ABOUT THIS EXERCISE: In the passage on Kendo Nagasaki, who ran the promotions where Kendo made a few brief appearances in 1981-82?

─── SELECTED PASSAGE ───

The early eighties involved less wrestling and more spirituality...
...for Kendo Nagasaki, as he increasingly sought to set down his spiritual and training regimes. It was also
reported that as a businessman totally unconnected with the Nagasaki wrestling persona, Yogensha had built up a
formidable empire in the Midlands, but this story was typical of most things surrounding Kendo - the answers are
shrouded in whispers, secrecy and rumour.
Kendo surfaced for a few brief appearances in promotions run by Brian Dixon in 1981-82, returning to the ring with his mask once again hiding the striking features and George as ever on hand to do the talking for him. At this time another wrestler was doing the rounds calling himself King Kendo, dressing and wrestling in the same style, this imposter also sported the famous striped mask and George, sensing the public were being fooled into thinking this dopelganger was the real Nagasaki, took to the ring to challenge King Kendo to a match with the original Kendo Nagasaki. King Kendo accepted and there were a number of heated battles as Kendo wasted little time in showing his namesake the error of his ways, and unusually Kendo took great delight in unmasking this new rival, a role reversal from his own days trying to avoid having his identity revealed.

─── INPUT DATA ───

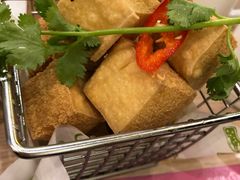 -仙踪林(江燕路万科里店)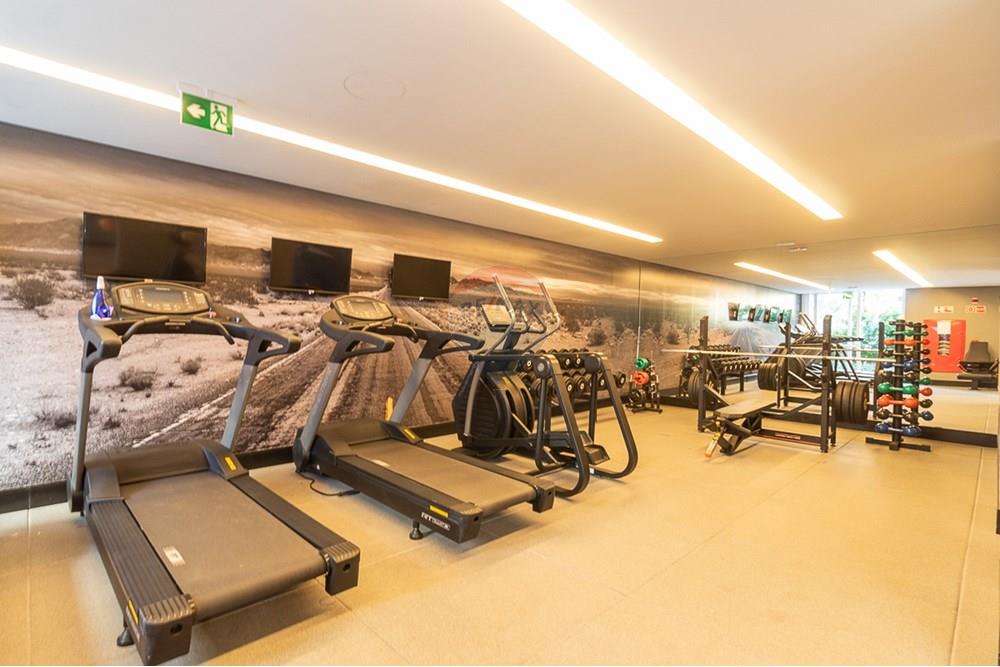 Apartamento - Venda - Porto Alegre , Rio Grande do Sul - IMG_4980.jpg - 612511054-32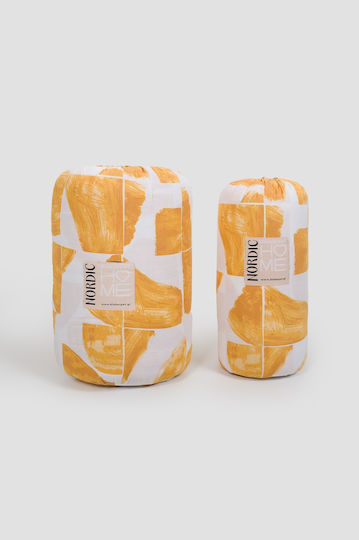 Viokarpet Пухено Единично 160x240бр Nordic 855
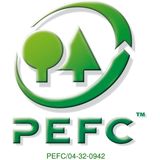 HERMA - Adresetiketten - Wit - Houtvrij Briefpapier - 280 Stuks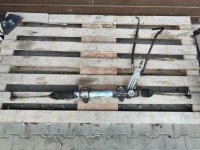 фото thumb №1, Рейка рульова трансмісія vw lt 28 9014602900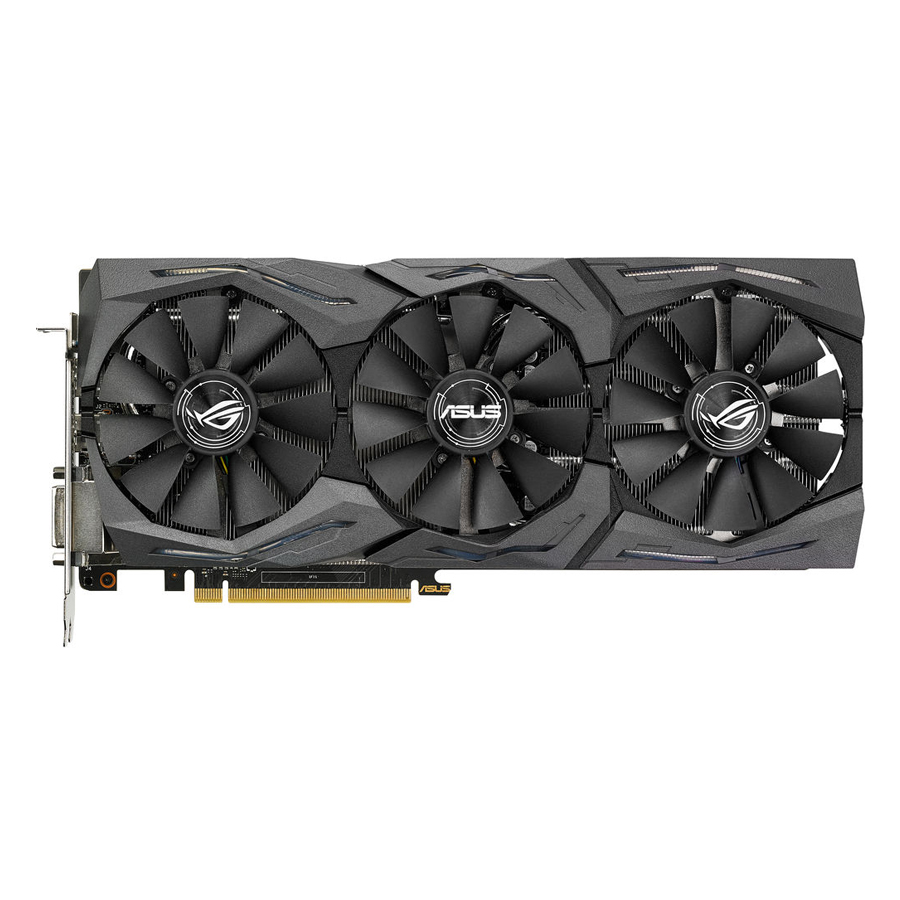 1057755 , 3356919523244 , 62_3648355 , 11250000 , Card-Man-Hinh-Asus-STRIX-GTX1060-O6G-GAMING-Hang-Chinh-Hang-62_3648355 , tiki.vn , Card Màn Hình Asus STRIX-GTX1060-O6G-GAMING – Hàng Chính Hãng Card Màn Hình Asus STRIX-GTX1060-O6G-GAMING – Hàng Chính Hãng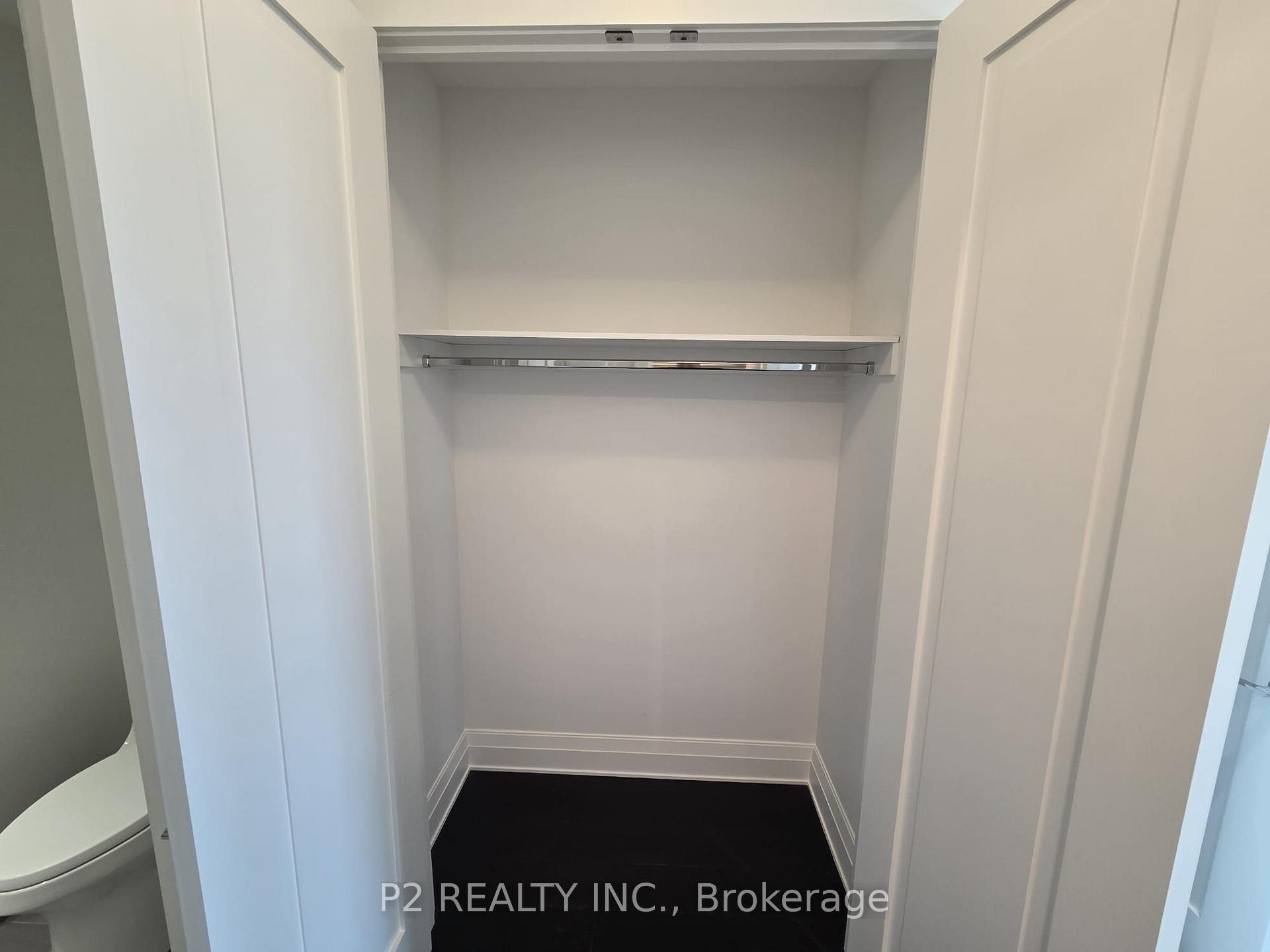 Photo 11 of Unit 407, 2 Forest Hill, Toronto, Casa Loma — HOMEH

───

ANSWER BELOW: Brian Dixon.